Supreme Court of New York, Third Department
Feb 23, 2023
2023 N.Y. Slip Op. 1039 (N.Y. App. Div. 2023)

Opinion

No. 534854

02-23-2023

Angela Jaquin, Individually and as Parent and Guardian of Shelby Jones, an Infant, Appellant, v. Canastota Central School District, Respondent.

McMahon Kublick, PC, Syracuse (W. Robert Taylor of counsel), for appellant. Baxter & Smith, PC, Buffalo (Louis B. Dingeldey Jr. of counsel), for respondent.


Calendar Date:January 17, 2023

McMahon Kublick, PC, Syracuse (W. Robert Taylor of counsel), for appellant.

Baxter & Smith, PC, Buffalo (Louis B. Dingeldey Jr. of counsel), for respondent.

Before: Garry, P.J., Clark, Aarons, Reynolds Fitzgerald and McShan, JJ.

Garry, P.J.

Appeal from a judgment of the Supreme Court (Joseph A. McBride, J.), entered July 27, 2021 in Madison County, upon a verdict rendered in favor of defendant.

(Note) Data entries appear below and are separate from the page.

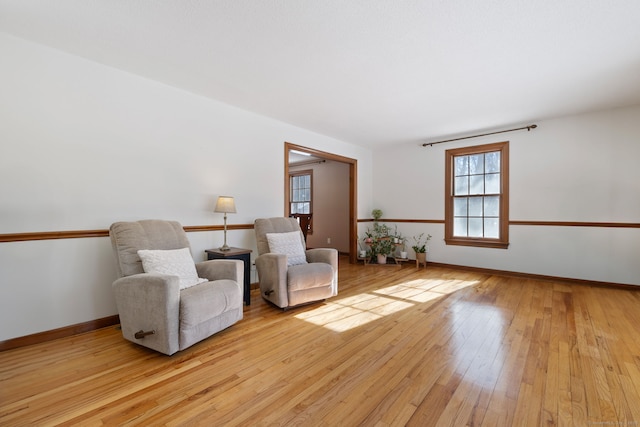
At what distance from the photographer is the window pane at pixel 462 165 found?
5.12 m

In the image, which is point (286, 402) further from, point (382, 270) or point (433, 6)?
point (382, 270)

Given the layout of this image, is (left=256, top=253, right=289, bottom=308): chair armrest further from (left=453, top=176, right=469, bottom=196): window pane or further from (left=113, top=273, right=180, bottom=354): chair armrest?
(left=453, top=176, right=469, bottom=196): window pane

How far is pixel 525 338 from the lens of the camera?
91.7 inches

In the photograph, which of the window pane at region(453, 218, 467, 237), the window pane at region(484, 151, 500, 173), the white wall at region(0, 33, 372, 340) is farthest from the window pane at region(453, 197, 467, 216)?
the white wall at region(0, 33, 372, 340)

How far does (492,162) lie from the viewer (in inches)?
191

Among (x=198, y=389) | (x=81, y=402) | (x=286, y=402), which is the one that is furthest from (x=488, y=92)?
(x=81, y=402)

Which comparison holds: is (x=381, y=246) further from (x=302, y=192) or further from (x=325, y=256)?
(x=302, y=192)

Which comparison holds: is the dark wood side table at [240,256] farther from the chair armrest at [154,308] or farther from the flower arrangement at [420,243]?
the flower arrangement at [420,243]

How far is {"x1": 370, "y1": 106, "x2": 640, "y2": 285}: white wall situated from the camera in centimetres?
378

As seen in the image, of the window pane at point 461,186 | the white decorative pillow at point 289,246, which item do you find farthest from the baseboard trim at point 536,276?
the white decorative pillow at point 289,246

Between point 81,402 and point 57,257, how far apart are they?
1.40m

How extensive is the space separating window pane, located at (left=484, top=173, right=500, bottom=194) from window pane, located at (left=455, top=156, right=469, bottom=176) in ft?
1.16

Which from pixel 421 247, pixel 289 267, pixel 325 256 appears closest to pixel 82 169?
pixel 289 267

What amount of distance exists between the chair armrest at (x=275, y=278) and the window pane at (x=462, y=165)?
3.80 meters
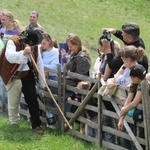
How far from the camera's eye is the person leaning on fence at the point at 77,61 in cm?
796

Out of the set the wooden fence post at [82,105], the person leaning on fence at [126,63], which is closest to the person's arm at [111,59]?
the person leaning on fence at [126,63]

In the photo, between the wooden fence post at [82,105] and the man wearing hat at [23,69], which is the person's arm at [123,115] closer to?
the wooden fence post at [82,105]

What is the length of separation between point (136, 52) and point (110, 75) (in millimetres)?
808

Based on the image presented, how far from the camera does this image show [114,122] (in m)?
7.39

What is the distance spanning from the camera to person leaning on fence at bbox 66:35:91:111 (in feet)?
26.1

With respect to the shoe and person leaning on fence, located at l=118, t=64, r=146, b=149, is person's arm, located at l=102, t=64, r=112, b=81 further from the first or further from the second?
the shoe

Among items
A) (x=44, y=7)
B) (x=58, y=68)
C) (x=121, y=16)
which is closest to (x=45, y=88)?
(x=58, y=68)

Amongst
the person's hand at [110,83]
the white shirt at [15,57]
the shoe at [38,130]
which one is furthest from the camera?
the shoe at [38,130]

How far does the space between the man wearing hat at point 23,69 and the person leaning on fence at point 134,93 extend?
205cm

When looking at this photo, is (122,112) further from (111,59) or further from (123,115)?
(111,59)

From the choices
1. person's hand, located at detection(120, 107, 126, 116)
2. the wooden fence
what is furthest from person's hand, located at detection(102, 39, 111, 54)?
person's hand, located at detection(120, 107, 126, 116)

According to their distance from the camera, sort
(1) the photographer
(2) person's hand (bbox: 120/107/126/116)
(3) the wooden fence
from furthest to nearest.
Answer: (1) the photographer, (2) person's hand (bbox: 120/107/126/116), (3) the wooden fence

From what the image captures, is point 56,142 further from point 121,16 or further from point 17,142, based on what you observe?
point 121,16

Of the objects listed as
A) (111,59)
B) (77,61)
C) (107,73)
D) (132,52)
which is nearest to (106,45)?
(111,59)
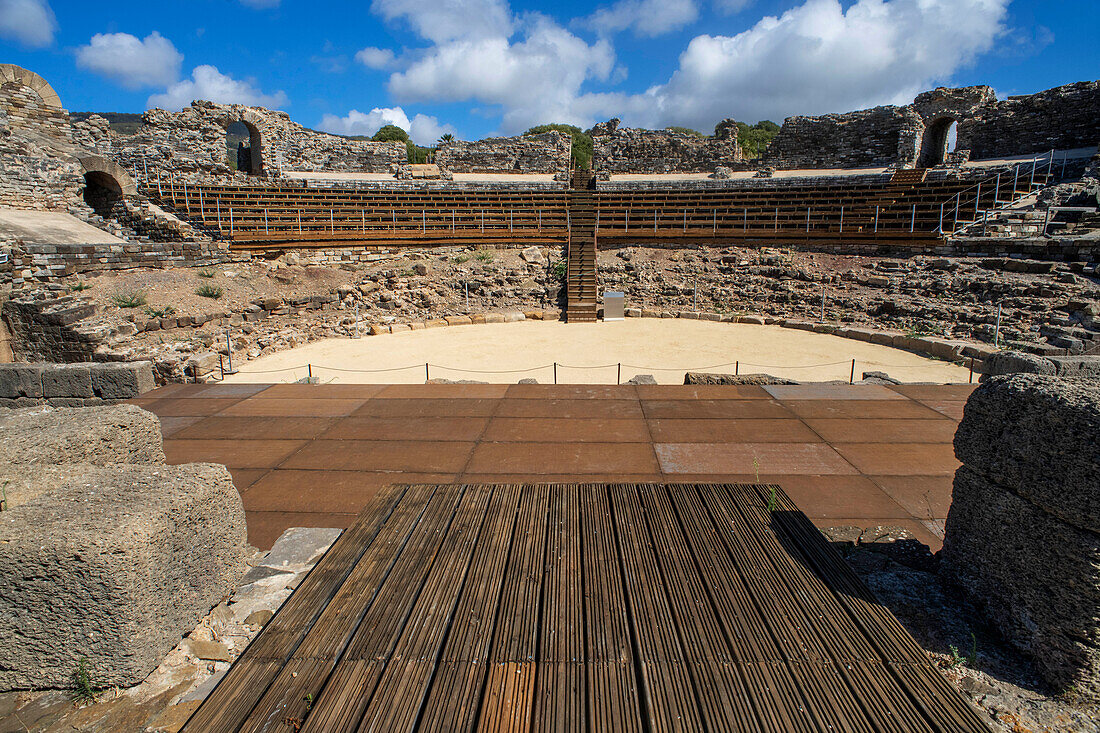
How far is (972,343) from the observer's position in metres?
10.4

During the relevant time period, Shelby Jones (hereinafter the child), a kindergartener, was identified as a student with a disability within the meaning of section 504 of the Rehabilitation Act of 1973 (29 USC § 794 [hereinafter Section 504]) because of deficiencies related to her physical coordination and strength. Defendant's Section 504 Committee thus generated a service plan for her (hereinafter the 504 plan) in accordance with district policy. The 504 plan, while noting that the child's physical limitations may affect her independence in the classroom with fine motor, perceptual motor and visual motor based activities, provided for no specific accommodations but authorized certain occupational and physical therapies. The child was allegedly injured during her participation in the school's mainstream physical education class. At the time of the incident, the child had just successfully completed an adaptive physical education program known as "KiDnastics" - a multi-week unit in which the students developed fundamental motor skills, such as rolling, jumping, balancing, vaulting, hanging and climbing. After successfully completing the graduated skills lessons and her individual evaluation, she was permitted to continue practicing her skills at various stations throughout the gym while the gym teacher continued evaluating other students. The child chose to practice her "star jump" off a 16-inch box mat. This time, as she jumped, her feet did not lift off the box mat, and she toppled forward onto a floor mat, landing on her arm.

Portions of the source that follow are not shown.